The failpoint log_fd::sync::err injects an Err into LogFd::sync(), but the call chain passes through LogFileWriter::sync (line 121–124), which calls self.handle.sync().unwrap(). This .unwrap() will panic when the failpoint triggers, preventing the error from propagating up to engine.sync().err().

The test expects engine.sync().err() to return Some(err), but instead the panic from LogFileWriter::sync will unwind the stack. Other tests using the same failpoint (e.g., test_io_error.rs lines 104–106, 159–161, 211–213) correctly use catch_unwind_silent() to handle the panic.
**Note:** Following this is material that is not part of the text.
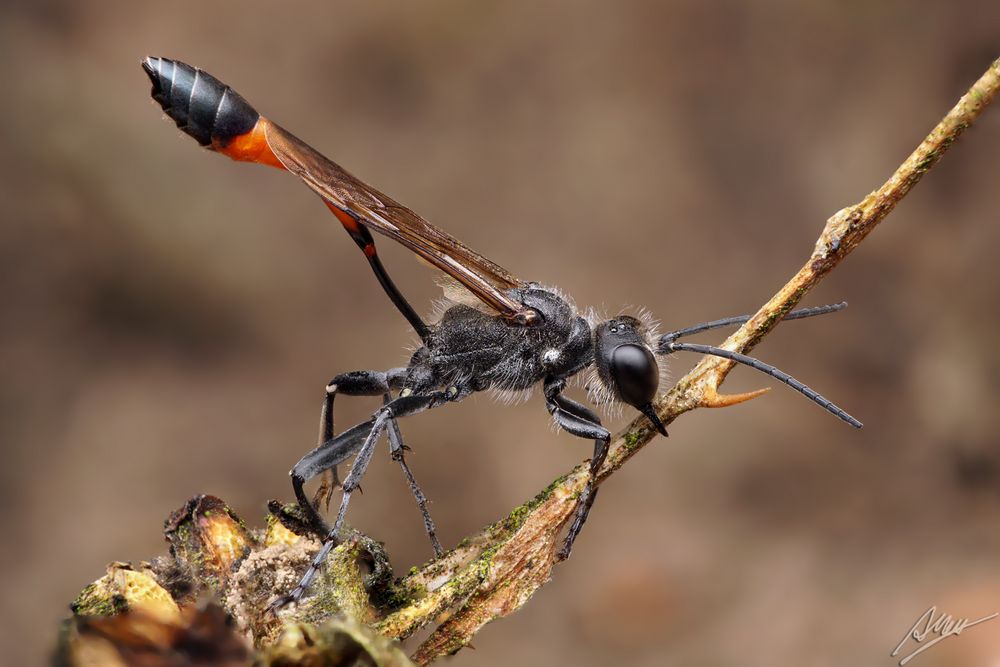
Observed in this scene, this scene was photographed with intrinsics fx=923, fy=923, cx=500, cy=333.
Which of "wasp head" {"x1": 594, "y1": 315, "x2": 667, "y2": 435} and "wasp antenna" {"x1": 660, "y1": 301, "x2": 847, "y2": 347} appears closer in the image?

Either LogFileWriter::sync must be changed to propagate the error instead of unwrapping, or this test must catch the panic using catch_unwind rather than asserting on .err().

🤖 Prompt for AI Agents

Verify each finding against the current code and only fix it if needed. In `@tests/failpoints/test_engine.rs` around lines 1262 - 1272, The test fails because LogFileWriter::sync calls self.handle.sync().unwrap() and panics on the injected failpoint, so change the test to catch the unwind like the other tests: wrap the engine.sync() invocation in catch_unwind_silent (or std::panic::catch_unwind) instead of calling .err(); assert that a panic occurred and that the panic payload or formatted message contains "sync"; keep the FailGuard::new("log_fd::sync::err", "return") setup and use the same message-check logic on the caught panic payload to verify the fsync error surfaced.

Good catch — verified, you're right. LogFileWriter::sync does self.handle.sync().unwrap() (src/file_pipe_log/log_file.rs:124), so the failpoint surfaces as a panic, not an Err. Pushed 3f6c35e which switches the assertion to catch_unwind_silent matching the pattern in test_io_error.rs (lines 109, 161, 213, 386). The witness is unchanged: with the fix engine.sync() reaches LogFileWriter::sync and the .unwrap() panics on the injected error; without the fix the empty-batch early return means LogFileWriter::sync is never invoked and no panic occurs.

Only users with a collaborator, contributor, member, or owner role can interact with CodeRabbit.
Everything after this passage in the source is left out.